Posted by: Dan on June 25, 2003 10:12 AM

Yes, there is no recession. There is a slow growth period that will persist unless consumer demand sharply increases so that industry will have to add meaningfully to employment. I do not know what would induce industry to add meaningfully to investment unless consumer demdand increases. But, low interest rates have kept consumer demand high these last 2 years, and I am doubtful there will be another spurt. Waiting for industry spending to increase to replace capital equipment, will make for a long further wait.

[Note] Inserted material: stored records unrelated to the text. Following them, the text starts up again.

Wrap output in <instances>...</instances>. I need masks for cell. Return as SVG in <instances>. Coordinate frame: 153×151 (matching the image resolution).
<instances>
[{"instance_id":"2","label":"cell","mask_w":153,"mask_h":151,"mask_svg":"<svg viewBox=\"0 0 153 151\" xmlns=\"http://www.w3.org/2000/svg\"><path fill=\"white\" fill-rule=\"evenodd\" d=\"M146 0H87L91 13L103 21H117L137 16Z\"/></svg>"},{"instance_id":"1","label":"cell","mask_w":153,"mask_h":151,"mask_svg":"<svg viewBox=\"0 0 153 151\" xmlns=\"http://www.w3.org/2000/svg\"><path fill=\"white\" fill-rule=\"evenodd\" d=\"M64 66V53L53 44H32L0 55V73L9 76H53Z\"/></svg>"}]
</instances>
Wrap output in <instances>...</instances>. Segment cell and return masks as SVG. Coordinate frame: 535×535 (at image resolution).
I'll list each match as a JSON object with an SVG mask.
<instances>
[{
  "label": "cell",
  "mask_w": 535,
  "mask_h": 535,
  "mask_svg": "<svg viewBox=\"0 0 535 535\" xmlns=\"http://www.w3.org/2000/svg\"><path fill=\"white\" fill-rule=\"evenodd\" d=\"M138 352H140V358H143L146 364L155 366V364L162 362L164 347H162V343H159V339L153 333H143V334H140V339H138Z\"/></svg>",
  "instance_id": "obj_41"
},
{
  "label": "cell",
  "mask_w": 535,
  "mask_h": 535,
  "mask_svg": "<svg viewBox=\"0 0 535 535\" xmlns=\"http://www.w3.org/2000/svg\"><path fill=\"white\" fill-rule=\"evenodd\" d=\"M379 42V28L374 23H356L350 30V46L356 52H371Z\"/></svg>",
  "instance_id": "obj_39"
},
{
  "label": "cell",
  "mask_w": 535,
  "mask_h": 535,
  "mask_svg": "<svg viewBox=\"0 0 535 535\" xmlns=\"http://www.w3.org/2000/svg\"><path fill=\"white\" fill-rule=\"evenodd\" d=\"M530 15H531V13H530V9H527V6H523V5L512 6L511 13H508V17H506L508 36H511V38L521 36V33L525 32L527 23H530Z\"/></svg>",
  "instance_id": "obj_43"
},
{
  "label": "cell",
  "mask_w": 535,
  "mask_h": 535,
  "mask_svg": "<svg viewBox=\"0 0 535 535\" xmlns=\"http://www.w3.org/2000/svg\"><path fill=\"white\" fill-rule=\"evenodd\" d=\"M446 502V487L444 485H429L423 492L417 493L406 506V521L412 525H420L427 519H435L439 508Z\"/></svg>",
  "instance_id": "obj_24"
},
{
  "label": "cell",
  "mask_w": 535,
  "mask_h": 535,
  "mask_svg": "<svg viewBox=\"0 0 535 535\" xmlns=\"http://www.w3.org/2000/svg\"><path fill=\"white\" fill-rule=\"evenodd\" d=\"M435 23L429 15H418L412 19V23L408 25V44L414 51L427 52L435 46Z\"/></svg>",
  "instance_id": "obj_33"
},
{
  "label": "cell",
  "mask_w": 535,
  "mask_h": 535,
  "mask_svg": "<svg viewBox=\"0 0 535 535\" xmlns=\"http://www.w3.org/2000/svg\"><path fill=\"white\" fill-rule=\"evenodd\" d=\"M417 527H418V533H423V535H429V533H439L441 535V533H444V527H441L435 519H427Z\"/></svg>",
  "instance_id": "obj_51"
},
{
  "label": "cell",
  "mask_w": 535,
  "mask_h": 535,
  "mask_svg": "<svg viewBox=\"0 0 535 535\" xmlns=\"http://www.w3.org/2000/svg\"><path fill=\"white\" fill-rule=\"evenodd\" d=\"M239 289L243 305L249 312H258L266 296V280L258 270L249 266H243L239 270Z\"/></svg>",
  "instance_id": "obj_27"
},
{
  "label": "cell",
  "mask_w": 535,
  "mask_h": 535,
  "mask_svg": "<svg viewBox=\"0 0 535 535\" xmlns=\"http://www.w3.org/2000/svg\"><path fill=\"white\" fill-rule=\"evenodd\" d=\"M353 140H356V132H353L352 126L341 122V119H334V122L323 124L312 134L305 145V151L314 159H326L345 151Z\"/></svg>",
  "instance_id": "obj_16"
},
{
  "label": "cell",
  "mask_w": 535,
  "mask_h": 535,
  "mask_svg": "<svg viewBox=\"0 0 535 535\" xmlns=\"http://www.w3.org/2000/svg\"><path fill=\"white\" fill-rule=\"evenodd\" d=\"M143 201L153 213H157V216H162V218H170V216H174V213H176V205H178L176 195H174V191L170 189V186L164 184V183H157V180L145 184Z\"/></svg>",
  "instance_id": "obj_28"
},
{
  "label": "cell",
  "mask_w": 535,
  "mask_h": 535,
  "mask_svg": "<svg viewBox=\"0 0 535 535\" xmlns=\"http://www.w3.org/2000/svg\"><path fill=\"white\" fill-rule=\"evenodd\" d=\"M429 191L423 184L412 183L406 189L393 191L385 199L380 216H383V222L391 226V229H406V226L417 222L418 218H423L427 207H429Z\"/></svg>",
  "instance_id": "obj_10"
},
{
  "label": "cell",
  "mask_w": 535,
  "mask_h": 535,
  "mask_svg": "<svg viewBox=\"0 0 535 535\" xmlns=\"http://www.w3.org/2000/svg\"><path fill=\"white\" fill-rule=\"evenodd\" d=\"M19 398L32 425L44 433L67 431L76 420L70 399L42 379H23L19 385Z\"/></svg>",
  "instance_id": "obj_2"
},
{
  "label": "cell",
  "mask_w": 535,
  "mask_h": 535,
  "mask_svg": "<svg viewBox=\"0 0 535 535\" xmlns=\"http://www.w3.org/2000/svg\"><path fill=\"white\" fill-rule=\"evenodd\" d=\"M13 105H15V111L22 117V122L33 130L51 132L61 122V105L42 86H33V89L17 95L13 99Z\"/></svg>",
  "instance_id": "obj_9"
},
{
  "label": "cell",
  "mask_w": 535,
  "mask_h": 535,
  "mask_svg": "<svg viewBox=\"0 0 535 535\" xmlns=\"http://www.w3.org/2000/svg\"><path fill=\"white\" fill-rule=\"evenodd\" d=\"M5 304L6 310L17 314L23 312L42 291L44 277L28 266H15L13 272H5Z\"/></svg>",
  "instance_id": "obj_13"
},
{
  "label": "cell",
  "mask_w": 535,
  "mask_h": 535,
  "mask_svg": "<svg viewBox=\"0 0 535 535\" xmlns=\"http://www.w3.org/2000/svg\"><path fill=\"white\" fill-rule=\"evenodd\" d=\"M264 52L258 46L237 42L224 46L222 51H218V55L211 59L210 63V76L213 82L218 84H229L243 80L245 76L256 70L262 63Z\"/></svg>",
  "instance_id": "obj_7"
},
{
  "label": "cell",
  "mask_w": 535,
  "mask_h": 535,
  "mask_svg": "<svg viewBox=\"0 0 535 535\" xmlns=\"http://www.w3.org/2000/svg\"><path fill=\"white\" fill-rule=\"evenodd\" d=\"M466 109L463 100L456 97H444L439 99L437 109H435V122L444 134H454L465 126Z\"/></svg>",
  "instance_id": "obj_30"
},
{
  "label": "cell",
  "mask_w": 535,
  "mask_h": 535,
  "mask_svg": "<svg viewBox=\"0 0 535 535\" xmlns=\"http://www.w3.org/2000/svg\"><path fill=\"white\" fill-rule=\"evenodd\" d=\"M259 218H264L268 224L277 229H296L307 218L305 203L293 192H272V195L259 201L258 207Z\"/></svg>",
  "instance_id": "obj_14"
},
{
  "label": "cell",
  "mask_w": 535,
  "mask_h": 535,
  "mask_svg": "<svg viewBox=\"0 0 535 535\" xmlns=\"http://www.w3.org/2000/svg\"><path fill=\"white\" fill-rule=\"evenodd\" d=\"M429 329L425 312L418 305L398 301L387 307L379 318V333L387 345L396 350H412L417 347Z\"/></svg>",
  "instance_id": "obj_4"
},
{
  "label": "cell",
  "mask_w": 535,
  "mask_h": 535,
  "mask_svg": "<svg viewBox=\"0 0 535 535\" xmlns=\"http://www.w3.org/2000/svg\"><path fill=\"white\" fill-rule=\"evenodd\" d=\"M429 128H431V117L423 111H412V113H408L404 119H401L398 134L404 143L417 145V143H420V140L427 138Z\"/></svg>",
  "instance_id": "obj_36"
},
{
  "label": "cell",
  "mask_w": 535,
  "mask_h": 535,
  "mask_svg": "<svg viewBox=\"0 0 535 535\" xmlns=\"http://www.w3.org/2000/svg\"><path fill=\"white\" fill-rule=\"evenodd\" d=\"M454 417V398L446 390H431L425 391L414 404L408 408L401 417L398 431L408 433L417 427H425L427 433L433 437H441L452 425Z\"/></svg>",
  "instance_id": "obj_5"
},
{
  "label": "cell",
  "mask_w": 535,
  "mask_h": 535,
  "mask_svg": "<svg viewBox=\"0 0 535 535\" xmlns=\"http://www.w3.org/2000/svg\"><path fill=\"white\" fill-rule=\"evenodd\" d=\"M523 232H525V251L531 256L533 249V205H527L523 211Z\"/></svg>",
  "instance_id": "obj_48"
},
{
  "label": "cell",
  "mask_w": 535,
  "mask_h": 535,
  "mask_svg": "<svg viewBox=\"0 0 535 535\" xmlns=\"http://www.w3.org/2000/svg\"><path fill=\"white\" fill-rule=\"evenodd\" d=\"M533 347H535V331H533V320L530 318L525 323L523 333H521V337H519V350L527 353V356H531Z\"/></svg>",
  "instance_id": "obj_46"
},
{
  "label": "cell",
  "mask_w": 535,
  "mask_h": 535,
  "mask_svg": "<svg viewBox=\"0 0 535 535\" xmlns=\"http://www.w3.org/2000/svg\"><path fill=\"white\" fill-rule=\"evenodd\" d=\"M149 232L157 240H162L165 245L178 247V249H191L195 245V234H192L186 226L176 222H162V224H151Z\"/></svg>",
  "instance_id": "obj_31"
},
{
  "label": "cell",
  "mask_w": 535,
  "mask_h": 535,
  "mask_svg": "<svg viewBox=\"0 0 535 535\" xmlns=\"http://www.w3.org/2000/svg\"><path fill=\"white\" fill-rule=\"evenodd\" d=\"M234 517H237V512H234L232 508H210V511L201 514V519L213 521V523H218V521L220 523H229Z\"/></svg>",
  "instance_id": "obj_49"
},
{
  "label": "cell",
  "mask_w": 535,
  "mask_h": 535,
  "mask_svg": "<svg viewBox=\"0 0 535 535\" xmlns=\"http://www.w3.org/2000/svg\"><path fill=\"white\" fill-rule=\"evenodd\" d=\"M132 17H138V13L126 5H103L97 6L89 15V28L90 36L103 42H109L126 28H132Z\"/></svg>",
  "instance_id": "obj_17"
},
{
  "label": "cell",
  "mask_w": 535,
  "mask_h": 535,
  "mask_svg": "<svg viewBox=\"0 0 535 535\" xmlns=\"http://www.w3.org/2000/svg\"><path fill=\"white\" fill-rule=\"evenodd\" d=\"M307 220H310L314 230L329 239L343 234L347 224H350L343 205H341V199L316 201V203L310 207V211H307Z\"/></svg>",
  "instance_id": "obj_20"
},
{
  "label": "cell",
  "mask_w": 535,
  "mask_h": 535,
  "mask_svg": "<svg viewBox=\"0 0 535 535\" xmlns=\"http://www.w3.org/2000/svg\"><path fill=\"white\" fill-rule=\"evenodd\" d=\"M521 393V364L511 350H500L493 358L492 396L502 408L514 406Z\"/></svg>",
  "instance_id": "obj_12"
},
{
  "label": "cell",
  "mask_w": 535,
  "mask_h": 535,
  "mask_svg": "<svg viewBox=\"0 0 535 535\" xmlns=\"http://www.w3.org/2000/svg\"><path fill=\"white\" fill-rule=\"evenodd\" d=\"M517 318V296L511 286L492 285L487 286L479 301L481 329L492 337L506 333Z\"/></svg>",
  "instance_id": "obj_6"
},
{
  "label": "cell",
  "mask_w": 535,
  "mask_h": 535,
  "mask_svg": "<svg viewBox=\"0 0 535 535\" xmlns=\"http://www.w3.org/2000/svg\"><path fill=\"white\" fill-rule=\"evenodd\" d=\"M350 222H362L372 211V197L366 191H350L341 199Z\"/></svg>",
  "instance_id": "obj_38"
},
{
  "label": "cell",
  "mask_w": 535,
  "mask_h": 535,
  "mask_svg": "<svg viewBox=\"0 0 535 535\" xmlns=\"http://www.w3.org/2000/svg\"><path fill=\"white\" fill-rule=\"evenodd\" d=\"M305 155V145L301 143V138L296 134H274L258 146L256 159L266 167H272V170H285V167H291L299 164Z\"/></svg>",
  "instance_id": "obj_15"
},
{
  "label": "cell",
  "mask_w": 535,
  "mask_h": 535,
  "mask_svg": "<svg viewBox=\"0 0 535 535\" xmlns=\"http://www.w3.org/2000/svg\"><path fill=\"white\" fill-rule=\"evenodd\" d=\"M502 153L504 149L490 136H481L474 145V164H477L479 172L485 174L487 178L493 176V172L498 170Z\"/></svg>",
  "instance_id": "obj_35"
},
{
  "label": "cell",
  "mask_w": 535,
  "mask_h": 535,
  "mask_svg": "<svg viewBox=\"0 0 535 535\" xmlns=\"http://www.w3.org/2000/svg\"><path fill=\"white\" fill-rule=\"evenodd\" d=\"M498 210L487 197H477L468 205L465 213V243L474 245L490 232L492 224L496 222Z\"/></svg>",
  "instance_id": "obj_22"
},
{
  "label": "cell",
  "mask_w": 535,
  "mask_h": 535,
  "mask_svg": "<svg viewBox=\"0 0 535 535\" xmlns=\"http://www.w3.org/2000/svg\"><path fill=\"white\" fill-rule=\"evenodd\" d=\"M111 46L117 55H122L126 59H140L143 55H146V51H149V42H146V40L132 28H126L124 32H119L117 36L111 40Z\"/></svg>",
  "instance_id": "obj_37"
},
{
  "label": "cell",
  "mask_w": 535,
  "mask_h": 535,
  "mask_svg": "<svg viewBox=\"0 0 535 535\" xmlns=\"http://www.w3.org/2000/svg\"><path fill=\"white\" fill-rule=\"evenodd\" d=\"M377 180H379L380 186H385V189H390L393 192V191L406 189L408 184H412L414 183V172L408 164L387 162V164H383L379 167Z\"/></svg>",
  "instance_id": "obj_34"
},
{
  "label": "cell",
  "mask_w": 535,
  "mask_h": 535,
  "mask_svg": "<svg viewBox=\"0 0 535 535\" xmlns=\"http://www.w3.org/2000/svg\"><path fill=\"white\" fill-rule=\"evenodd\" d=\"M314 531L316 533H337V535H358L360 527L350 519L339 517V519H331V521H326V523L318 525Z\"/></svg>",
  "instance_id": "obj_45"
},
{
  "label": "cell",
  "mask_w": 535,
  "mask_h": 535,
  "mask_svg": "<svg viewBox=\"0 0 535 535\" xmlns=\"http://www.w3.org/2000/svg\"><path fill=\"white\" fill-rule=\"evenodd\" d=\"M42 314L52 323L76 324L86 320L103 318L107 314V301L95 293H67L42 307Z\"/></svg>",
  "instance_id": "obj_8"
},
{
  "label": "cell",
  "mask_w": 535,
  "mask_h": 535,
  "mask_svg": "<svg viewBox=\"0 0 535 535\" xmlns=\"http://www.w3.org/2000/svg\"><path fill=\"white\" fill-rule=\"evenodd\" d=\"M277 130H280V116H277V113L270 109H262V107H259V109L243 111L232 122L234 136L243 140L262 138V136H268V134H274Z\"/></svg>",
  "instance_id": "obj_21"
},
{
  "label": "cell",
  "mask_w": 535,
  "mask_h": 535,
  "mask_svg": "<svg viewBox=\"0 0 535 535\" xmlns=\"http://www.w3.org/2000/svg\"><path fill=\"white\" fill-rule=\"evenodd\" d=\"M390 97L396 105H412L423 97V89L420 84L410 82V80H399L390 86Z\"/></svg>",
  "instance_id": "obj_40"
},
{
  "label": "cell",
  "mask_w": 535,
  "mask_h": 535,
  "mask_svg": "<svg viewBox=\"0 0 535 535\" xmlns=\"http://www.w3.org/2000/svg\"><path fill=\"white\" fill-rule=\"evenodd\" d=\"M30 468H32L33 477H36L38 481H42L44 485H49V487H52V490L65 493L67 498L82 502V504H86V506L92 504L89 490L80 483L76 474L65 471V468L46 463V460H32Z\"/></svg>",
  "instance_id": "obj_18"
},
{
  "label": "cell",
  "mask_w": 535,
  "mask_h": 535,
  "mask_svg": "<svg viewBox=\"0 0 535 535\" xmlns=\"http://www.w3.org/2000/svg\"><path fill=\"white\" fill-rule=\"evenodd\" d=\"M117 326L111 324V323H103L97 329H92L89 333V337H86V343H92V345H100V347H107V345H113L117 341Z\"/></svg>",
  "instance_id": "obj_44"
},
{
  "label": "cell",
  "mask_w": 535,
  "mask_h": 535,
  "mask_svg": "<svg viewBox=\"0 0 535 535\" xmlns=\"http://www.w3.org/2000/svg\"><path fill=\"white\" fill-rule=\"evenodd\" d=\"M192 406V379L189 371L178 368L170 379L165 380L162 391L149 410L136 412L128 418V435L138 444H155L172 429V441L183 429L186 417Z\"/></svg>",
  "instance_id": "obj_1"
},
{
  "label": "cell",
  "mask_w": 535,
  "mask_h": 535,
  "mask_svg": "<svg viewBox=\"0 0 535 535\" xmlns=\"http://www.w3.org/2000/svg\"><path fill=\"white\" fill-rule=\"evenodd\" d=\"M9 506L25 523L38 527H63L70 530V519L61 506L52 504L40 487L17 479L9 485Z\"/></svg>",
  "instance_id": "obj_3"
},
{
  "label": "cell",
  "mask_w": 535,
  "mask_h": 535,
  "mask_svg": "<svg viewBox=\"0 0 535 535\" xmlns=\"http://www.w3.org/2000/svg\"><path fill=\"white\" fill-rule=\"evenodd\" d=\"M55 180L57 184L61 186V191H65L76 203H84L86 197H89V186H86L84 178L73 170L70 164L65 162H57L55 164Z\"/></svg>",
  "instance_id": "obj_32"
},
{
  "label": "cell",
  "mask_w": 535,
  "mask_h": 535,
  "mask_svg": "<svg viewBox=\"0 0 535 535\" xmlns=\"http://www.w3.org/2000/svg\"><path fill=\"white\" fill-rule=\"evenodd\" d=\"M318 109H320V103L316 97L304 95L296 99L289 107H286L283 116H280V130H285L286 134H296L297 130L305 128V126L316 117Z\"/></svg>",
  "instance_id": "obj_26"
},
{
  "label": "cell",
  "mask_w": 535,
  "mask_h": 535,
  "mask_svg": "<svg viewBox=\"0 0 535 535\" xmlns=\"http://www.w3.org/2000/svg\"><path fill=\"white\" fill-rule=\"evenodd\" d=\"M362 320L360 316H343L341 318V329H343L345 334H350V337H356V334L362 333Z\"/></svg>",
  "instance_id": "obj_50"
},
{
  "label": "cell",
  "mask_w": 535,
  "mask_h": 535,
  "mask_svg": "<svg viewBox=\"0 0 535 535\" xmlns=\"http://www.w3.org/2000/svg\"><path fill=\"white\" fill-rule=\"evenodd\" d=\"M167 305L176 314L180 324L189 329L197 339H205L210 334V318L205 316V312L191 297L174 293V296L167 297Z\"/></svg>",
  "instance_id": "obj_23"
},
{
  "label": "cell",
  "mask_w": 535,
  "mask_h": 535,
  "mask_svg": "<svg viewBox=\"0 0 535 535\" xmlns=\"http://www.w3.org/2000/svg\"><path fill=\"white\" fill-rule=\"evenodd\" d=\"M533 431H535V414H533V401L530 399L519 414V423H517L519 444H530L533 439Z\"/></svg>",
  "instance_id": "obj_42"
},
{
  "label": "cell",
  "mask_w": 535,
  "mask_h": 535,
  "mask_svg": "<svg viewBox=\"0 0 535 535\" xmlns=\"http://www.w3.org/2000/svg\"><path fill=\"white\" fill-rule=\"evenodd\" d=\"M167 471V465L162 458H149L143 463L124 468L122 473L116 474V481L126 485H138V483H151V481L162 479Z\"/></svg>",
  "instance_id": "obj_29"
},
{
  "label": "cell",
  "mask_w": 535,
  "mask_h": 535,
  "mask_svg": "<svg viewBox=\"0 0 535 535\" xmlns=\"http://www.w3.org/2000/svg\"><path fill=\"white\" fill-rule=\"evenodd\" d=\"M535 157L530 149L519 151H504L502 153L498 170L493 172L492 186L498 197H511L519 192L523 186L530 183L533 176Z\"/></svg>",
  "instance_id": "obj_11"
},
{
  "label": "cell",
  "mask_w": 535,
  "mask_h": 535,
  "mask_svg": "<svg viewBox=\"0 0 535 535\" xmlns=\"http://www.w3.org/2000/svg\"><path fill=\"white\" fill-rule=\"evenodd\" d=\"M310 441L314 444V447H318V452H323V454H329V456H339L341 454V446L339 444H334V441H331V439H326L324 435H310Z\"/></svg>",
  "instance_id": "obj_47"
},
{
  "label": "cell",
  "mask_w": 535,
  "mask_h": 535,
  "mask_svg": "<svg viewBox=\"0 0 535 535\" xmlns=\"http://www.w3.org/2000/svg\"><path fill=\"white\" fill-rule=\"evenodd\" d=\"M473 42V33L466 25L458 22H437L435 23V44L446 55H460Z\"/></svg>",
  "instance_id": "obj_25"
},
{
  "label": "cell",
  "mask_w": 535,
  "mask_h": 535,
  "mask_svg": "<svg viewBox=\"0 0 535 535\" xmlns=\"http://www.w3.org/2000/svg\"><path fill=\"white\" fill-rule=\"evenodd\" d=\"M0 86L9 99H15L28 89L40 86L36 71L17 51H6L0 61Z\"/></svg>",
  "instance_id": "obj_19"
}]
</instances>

Posted by: anne on June 25, 2003 10:22 AM

The Fed is dropping the funds rates to levels that make sense only if there is deflation; this causes anyone with money to hold the money changing the supply curve by changing velocity, and anyone without money is going avoid borrowing to buy goods that will cost less in a few months, so this is changing the demand curve.

If the Fed instead said "we are switching to a policy of expanding the money supply at the rate of 1993 which approximates the current state of the economy, and economy expanding; as the market adjusts to the new environment, the interest rates may vary but there will be no deflation or inflation."

Ooops, that's the monetarist analysis.

I guess what is needed are more tax cuts - hey why not eliminate all income and corporate taxes and keep only the "payroll" taxes to punish the poor for being poor.